* [DESCRIPTION DU PROBLÈME] Prolongez le texte sur les effets du projet RFFA sur les finances publiques en reprenant après sa dernière phrase.

Le Conseil national s’apprête à se pencher sur le projet RFFA. Quel serait l’impact de son volet fiscal sur les finances publiques? Éléments de réponse. Au cours de sa session d’automne, le Conseil national scrutera le projet de Loi fédérale relative à la réforme fiscale et au financement de l’AVS.
Les grandes lignes du projet, adoptées par le Conseil des États, semblent solidement fixées (1). Ce projet fait l’objet d’un important débat syndical. Au sein du SSP, il sera tranché lors de l’Assemblée des délégués du 29 septembre.
Pour les salariés du service public, ce débat revêt une importance particulière. Dans cette perspective, les prochaines éditions de notre journal proposeront plusieurs articles sur le thème. Objectif: présenter les enjeux liés à RFFA, ainsi que les points de vue qui s’affrontent. Ci-dessous, nous nous penchons sur la question des conséquences financières du projet pour les collectivités – et donc le financement du service public.
LES CHIFFRES OFFICIELS. En mars 2018, le Conseil fédéral estimait à 686 millions de francs par an les pertes induites par le Projet fiscal 17 (PF 17) pour les caisses de la Confédération. En y ajoutant le manque-à-gagner pour les cantons et les communes, il chiffrait l’ardoise totale à 1,8 milliard de francs annuels (2). Une étude commanditée par la Commission de l’économie et des redevances du Conseil des États, basée sur des scénarios «dynamiques» et de nombreuses hypothèses, esquissait même un scénario rose: PF 17 pourrait entraîner une hausse globale des recettes(3).

* [EXTRAIT D'ORIGINE]
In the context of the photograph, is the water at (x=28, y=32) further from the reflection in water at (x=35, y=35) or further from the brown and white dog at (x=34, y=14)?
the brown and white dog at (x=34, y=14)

* [RÉSULTAT]
En mai, le Conseil des États a légèrement retoqué la révision fiscale, désormais englobée dans le projet RFFA (lire ci-contre). Selon la Chambre des sénateurs, la facture fiscale en serait quelque peu alourdie: 2,1 milliards de francs annuels en moins pour la Confédération, les cantons et les communes.
Pour Daniel Lampart, secrétaire dirigeant de l’Union syndicale suisse, les projections du Département fédéral des finances tiennent la route. Selon lui, le volet fiscal de RFFA aurait des conséquences positives pour les finances de la Confédération: «À l’avenir, les actionnaires devront payer plus d’impôts, parce qu’une partie des baisses d’impôt de la deuxième réforme de l’imposition des entreprises sera annulée. Les impôts sur le bénéfice
resteront les mêmes.»
DUMPING CANTONAL. Pour M. Lampart, le problème principal réside dans la course au dumping lancée par les gouvernements cantonaux: «Si ceux-ci baissent de manière générale leurs impôts sur les entreprises, cela provoquera des pertes fiscales trop élevées pour les cantons et les communes.» Pour répondre à la suppression des statuts fiscaux spéciaux, les cantons se préparent en effet à adopter une dégringolade de leur taux d’imposition des bénéfices – de 19,6% à 14,6% en moyenne helvétique(4).
PERTES SOUS-ESTIMÉES? Autre son de cloche du côté de Sergio Rossi, professeur ordinaire de macroéconomie et d’économie monétaire à l’Université de Fribourg. Pour M. Rossi, les pronostics officiels autour de RFFA ne sont guère crédibles: «Il est impossible d’estimer les pertes de recettes fiscales suite à la RFFA car l’avenir est inconnaissable. On peut néanmoins prédire que ses partisans sous-estiment celles-ci car ils négligent leur impact négatif sur les dépenses de consommation des ménages de la classe moyenne suite à la réduction des dépenses publiques que ces pertes vont sans doute induire.»
Selon M. Rossi, il est même «impensable que les recettes fiscales de la Confédération restent les mêmes car les entreprises ne vont pas investir davantage»: elles préféreront «placer la très grande partie de leurs profits nets sur les marchés financiers globalisés».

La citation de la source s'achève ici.